*To be done:* Convert the material below into a Markdown table with the columns Row and Line, giving each line its own numbered row and omitting blank lines. Begin at the line that contains "How far are" and continue through the end of the material.

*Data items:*
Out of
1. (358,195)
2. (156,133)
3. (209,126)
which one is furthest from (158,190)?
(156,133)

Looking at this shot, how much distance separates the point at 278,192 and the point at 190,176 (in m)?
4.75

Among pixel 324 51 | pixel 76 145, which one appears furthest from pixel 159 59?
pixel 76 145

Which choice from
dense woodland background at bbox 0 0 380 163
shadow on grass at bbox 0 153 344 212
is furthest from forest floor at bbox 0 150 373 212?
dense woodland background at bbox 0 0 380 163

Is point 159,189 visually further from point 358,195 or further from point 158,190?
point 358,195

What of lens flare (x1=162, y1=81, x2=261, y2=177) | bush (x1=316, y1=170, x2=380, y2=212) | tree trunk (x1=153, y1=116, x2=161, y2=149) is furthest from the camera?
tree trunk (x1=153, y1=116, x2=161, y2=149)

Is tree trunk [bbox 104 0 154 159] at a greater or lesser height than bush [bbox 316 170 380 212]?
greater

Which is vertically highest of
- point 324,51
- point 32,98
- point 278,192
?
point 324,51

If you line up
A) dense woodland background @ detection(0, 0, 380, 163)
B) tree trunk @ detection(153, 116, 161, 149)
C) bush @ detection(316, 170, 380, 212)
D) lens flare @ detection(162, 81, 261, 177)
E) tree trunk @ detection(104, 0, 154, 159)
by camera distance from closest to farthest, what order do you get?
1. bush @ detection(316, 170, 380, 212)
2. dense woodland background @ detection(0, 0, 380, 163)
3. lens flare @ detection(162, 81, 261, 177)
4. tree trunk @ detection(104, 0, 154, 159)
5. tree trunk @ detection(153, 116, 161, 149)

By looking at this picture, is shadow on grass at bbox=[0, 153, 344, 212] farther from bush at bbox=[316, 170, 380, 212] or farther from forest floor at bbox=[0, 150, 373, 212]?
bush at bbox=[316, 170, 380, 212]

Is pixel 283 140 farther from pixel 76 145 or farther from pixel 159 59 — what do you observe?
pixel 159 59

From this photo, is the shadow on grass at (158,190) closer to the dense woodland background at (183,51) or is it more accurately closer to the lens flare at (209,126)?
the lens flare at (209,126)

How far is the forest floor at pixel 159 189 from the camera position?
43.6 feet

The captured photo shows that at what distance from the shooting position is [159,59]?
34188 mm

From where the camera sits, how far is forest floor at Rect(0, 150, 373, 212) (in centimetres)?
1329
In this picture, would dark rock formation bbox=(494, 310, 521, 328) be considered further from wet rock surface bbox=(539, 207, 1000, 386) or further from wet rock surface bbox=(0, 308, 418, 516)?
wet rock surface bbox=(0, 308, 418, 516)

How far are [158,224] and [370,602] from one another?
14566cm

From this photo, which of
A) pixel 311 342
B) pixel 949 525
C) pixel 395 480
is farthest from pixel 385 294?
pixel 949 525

*The response:*
| Row | Line |
|---|---|
| 1 | How far are [158,224] and [370,602] from one another? |
| 2 | 14566cm |
| 3 | From this photo, which of |
| 4 | A) pixel 311 342 |
| 5 | B) pixel 949 525 |
| 6 | C) pixel 395 480 |
| 7 | is farthest from pixel 385 294? |
| 8 | pixel 949 525 |